Several global exhibitors openly discussed challenges advertising in certain regions, particularly markets like Australia, where restrictions on children’s advertising across social platforms are becoming increasingly difficult to navigate.

Image collection of Tetyana at the Toy Fair
  Kidoz Head of Business Development, Tetyana Kovalenko at Spielwarenmesse Toy Fair 2026



From “Where Can We Run?” to “Where Can We Run Safely?”

Instead of focusing purely on reach or CPMs, conversations increasingly centered on:

  • Where can we advertise without regulatory risk?
  • How do we maintain engagement when social access is restricted or inconsistent across markets?

For many brands, this marks a transition from reactive compliance to proactive media design. Teams are no longer just checking boxes after the fact,  they’re rethinking channels at the planning stage. This is where mobile gaming continues to stand out. Games remain one of the few digital environments where kids are highly engaged and where privacy-by-design principles can be enforced from the ground up. 

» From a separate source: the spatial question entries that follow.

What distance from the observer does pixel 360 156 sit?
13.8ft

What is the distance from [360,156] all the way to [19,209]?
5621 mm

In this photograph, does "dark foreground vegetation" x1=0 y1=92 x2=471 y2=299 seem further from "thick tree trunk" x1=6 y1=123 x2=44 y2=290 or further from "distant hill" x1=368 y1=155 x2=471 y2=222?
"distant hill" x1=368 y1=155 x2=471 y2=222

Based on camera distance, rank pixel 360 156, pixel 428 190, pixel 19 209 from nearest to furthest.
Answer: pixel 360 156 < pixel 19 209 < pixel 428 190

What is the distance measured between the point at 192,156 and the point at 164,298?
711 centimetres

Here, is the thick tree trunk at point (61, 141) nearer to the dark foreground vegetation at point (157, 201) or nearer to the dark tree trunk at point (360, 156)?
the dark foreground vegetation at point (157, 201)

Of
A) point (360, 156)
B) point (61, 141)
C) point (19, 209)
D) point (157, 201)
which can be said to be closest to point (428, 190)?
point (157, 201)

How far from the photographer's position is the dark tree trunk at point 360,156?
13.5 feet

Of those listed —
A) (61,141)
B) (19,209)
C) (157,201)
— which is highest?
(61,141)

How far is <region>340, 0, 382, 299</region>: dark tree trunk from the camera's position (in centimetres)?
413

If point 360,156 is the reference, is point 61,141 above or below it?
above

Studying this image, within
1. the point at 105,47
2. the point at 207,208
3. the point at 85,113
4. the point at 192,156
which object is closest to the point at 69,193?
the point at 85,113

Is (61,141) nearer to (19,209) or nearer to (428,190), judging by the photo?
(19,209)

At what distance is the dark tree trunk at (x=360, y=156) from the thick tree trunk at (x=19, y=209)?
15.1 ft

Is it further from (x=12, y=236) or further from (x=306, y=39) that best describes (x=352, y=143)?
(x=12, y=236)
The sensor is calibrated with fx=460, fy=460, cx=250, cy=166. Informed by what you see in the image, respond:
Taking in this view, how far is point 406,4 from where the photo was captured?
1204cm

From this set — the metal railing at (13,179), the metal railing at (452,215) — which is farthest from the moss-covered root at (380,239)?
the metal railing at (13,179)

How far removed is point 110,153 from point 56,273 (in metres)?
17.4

Brands pointed to a few consistent advantages:

  • Contextual engagement: Games reach kids during moments of active play, not passive scrolling.
  • Regional consistency: Unlike social platforms, game environments are often easier to activate across markets with clearer compliance frameworks.
  • Creative flexibility: Playable, rewarded, and interactive formats feel native to the experience rather than interruptive.

Importantly, several conversations highlighted a growing frustration with “workarounds” on social platforms, and a desire for environments that were designed for kids from the start.

What This Means for Kidoz

Kidoz returned to Spielwarenmesse this year with a clear message: safe scale is not a contradiction. Many of the discussions mirrored last year, but with one key difference. Some brands are already facing blocked campaigns, limited placements, or regional pullbacks that force faster decision-making.

Kidoz’s COPPA and GDPR compliant, contextual-by-design platform resonated strongly in this environment. Conversations focused less on why privacy matters and more on how to activate campaigns confidently without slowing growth:

  • How brands can replace social dependency without losing reach
  • How mobile games support consistent global planning

Looking Ahead

Regulation is not easing. And brands that wait for clarity may find themselves reacting too late. For kids’ marketers, the path forward is becoming clearer: prioritize safety, design for compliance early, and invest in channels where engagement and responsibility coexist. Kidoz will continue to be part of that conversation, helping brands navigate what’s next, not just what’s allowed today.